As he talks, a group of children wait to use one of the center's three pool tables, which are usually full. 

While city officials ponder whether to build another facility, try and coax another agency to take over the ailing structure and hope for federal funds, Parkridge Community Center struggles through another long, hot summer day. 

THE YOUNGER CHILDREN there appear to be happy, oblivious to the exist that's been blocked for over a year, according to the program director, and to the ceiling tiles ready to fall. And to the fact they have to sit on the floor to eat lunch.

It is, after all, just about the only place to go.

But a few are not as content.

"It's just like being in the street," one older youth remarked bitterly. "Just like being in the street."

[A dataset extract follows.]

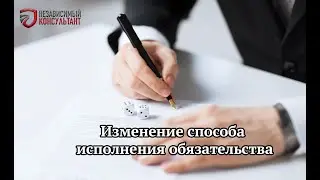 Изменение способа исполнения обязательства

Once the scene of gala weddings, dances and social events, the Parkridge Community Center has grown shabby waiting for the City of Ypsilanti to fix it up or replace it.

Participants in the Center's lunch program sit on the stage to eat to avoid tiles that fall from the gym ceiling above.

NO EXIT, NO ENTRY -- Padlocking a door is a violation of fire safety rules, but the door above has been chained and padlocked because its frame is ready to break away from the brick walls. On the other side of the same door, above right, is a rickety, unrailed staircase.

FALL OUT -- A second door at the rear of the building, also permanently locked, has no stairs at all.

SCANT WELCOME -- Disintegrating concrete steps mark the entrance to the Center.

FULL OF HOLES -- Broken window is boarded up behind curtain in the gym, at left. Above, holes in the wall in the arts and crafts room.